Keywords: in vitro binding and metabolism; inflammatory bowel disease; inflammatory bowel syndrome; soluplus-based formulation of atorvastatin using supercritical fluid technology; whole body physiologically based pharmacokinetics.
https://pubmed.ncbi.nlm.nih.gov/35585214/ Mo'tasem M Alsmadi, Nour M Al-Daoud, Rana M Obaidat, Niazy A Abu-Farsakh AAPS PharmSciTech. 2022 May 18;23(5):148. doi: 10.1208/s12249-022-02302-z
Abstract
Inflammatory bowel disease (IBD) and irritable bowel syndrome (IBS) are common disorders that can change the body's physiology and drugs pharmacokinetics. Solid dispersion (SD) preparation using supercritical fluid technology (SFT) has many advantages.
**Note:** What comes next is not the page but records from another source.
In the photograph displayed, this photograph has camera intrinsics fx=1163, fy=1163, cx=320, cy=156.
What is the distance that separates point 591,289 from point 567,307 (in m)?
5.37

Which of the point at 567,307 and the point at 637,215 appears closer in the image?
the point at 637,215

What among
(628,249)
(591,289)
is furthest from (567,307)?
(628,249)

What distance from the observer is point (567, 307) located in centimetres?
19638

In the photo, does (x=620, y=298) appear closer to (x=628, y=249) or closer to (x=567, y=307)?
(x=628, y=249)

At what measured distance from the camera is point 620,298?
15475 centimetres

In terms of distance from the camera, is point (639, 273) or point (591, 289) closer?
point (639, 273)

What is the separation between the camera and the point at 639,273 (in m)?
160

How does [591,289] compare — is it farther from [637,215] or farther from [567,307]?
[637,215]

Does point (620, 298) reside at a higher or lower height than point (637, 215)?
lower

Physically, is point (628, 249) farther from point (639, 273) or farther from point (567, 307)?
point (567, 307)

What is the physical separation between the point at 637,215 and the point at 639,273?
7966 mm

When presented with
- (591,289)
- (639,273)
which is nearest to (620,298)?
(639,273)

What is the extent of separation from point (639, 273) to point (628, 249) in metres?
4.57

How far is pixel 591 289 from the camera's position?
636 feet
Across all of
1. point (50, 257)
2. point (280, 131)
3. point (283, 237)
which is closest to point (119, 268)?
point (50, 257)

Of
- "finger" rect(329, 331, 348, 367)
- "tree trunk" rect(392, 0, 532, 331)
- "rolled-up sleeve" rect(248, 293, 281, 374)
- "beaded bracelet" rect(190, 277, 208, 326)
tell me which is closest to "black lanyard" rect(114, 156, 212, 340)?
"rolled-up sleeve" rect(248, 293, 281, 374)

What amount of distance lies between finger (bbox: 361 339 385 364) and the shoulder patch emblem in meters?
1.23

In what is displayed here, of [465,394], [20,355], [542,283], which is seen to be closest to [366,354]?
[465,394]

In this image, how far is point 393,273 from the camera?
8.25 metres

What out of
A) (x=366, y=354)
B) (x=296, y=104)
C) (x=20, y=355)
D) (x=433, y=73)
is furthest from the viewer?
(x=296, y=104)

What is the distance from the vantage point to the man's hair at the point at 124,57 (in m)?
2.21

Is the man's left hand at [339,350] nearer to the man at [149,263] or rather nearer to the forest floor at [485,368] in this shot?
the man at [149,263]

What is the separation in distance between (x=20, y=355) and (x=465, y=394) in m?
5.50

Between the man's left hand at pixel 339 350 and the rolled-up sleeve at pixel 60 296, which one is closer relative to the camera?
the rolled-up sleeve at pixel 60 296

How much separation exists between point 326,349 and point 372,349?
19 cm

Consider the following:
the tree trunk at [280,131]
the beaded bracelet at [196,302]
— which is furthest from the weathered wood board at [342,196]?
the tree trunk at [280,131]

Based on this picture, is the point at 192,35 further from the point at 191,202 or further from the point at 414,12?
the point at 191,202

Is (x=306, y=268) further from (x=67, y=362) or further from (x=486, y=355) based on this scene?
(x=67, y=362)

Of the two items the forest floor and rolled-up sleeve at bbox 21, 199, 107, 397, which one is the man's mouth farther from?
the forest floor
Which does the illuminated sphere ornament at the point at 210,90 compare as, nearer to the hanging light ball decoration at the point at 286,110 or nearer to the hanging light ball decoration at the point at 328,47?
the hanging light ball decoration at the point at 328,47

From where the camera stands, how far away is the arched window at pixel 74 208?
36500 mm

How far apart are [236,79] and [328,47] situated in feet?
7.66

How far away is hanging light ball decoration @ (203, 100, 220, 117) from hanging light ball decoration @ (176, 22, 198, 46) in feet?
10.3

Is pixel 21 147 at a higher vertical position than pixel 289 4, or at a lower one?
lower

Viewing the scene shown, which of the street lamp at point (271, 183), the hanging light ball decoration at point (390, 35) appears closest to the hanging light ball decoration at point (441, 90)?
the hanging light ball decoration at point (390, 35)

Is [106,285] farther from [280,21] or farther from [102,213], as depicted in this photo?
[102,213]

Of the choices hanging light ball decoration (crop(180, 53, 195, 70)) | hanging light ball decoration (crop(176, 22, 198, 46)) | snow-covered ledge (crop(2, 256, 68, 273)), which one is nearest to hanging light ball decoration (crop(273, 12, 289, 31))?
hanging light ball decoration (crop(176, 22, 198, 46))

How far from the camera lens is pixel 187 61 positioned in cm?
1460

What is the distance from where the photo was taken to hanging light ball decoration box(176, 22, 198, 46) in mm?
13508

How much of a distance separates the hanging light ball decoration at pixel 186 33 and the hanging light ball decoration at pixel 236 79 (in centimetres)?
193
Our study aimed to explore the effect of IBS and IBD on atorvastatin (ATV) pharmacokinetics, enhance ATV oral bioavailability (BCS II drug) using SFT, and analyze drug-disease-formulation interaction using a whole-body physiologically based pharmacokinetic (wbPBPK) model in rat and human. A novel ATV formulation was prepared using SFT and characterized in vitro and in vivo in healthy, IBS, and IBD rats. The resulting ATV plasma levels were analyzed using a combination of conventional and wbPBPK approaches. The novel formulation increased ATV solubility by 20-fold and resulted in a zero-order release of up to 95%. Both IBS and IBD increased ATV exposure after oral and intravenous administration by more than 30%. The novel SFT formulation increased ATV bioavailability by 28, 14, and 18% in control, IBD, and IBD rat groups and resulted in more consistent exposure as compared to raw ATV solution. Higher improvements in ATV bioavailability of more than 2-fold upon receiving the novel SFT formulation were predicted by the human wbPBPK model as compared to receiving the conventional tablets. Finally, the established wbPBPK model could describe ATV ADME in the presence of IBS and IBD after oral administration of raw ATV and using the novel SFT formula and can help scale the optimized ATV dosing regimens in the presence of IBS and IBD from rats to humans.
Keywords: in vitro binding and metabolism; inflammatory bowel disease; inflammatory bowel syndrome; soluplus-based formulation of atorvastatin using supercritical fluid technology; whole body physiologically based pharmacokinetics.